Walking around the second and third floors of One Main plaza, home of video game developer Volition, there was a feeling of readiness. Instead of a frantic flurry of people finishing their tasks at the eleventh hour, the employees looked relaxed. Their work was basically finished. It’s Monday morning, and after more than four years of preparation, the release of the company's brand new game, Agents of Mayhem, is imminent.

For those unaware, Mayhem is a departure from Volition’s prior work in more ways than one. The game, set in a futuristic Seoul, Korea, is heavily inspired by the cartoons of the eighties and nineties the developers grew up on, and follows a team of elite agents on a quest to save the world from the evil organization L.E.G.I.O.N. It’s a fun, Saturday-morning premise that’s matched with an equally cheery aesthetic: lots of the game's story is told through 2D animations (capturing that G.I. Joe vibe), and the open world the player roams is filled with bright, bold colors.

This is a turn for the studio after the hyper-mature Saints Row series, which had the player taking control of a member of the “Third Street Saints” gang and wielding dildo bats (warning: photo linked is a semi-NSFW, dildo picture). Mayhem doesn’t shed Volition’s signature style — it merely focuses it. There’s still a lot going on that I would describe as “outside the box,” but it’s over-the-top in a less aggressive way. For example: instead of playing as a morally reprehensible construct, you take control of heroes like Fortune, a character described to me as a “high tech pirate.” Furthermore, much of what sets Mayhem apart from other open world games is that it gives the player the power to switch between these agents on the fly, while in most games (including Volition’s previous games) the player is stuck with a single character that they are able to control.
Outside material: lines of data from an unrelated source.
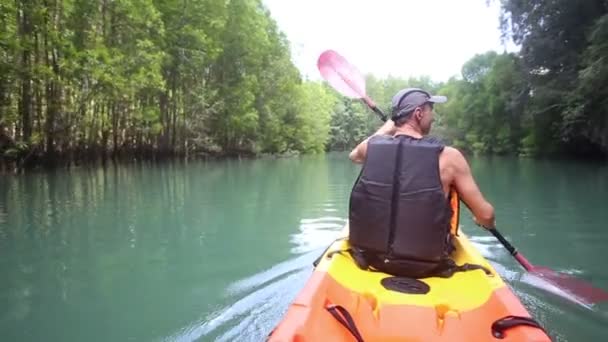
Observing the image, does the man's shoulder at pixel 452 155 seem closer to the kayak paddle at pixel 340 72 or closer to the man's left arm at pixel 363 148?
the man's left arm at pixel 363 148

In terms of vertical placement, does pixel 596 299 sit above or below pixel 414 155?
below

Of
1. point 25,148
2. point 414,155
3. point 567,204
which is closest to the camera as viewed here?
point 414,155

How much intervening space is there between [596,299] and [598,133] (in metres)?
19.3

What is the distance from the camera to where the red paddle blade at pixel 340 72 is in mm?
5344

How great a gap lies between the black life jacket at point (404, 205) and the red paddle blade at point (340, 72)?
2.83 m

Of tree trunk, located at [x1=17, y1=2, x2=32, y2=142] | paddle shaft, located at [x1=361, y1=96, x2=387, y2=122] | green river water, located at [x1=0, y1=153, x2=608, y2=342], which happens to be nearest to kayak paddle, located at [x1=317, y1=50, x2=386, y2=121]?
paddle shaft, located at [x1=361, y1=96, x2=387, y2=122]

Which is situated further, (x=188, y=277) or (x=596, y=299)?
(x=188, y=277)

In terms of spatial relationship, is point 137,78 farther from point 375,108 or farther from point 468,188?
point 468,188

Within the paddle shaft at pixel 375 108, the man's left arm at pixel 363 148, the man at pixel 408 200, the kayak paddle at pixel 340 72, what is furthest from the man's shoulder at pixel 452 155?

But the departure from the Saints Row series is significant for the team on many levels. The gaming industry today is dominated by developers that spend their time and resources investing in sequels and continuations of existing franchises, instead of taking a chance on new intellectual property. And while Volition could have chosen to follow up the highly successful Saints Row IV with yet another sequel, it instead chose to forge new ground with Mayhem, crafting a mostly stand alone adventure (with the right dose of easter eggs and references to past Volition projects for longtime fans).

But what struck me was Volition’s clear desire to make their product accessible to anyone. According to project design director Anoop Shekar (pictured here), Mayhem features a whooping ten difficulty options (for context, most games only feature around three). Shekar explained that the studio hopes that Mayhem will also serve as a jumping on point for people who are new to video games as a medium:

“We also wanted players who aren’t necessarily great with third person camera controls to be able to be successful. We want people to actually lower the difficulty, make the game easy so that they could see the story and enjoy these characters […] we spend tens of millions of dollars on these games, and we want as many people to play them as possible […] there’s a lot of competition for people's time, and if we’re making it harder for people to get into the game, we’re doing ourselves a disservice.”

One way Volition is working to reach out to new gamers is through a week of upcoming launch events, which will be happening all over town.

Playing Agents of Mayhem, it feels like Volition may have found a nice middle ground by making a game that appeals to both veterans and newcomers alike. And regardless of the execution, the studio's decision to craft a brand new IP as an homage to the cartoons of their childhood that’s built to appeal to everyone is as unique as it is admirable in the games industry. Champaign-Urbana is lucky to have such an awesome studio in it’s backyard.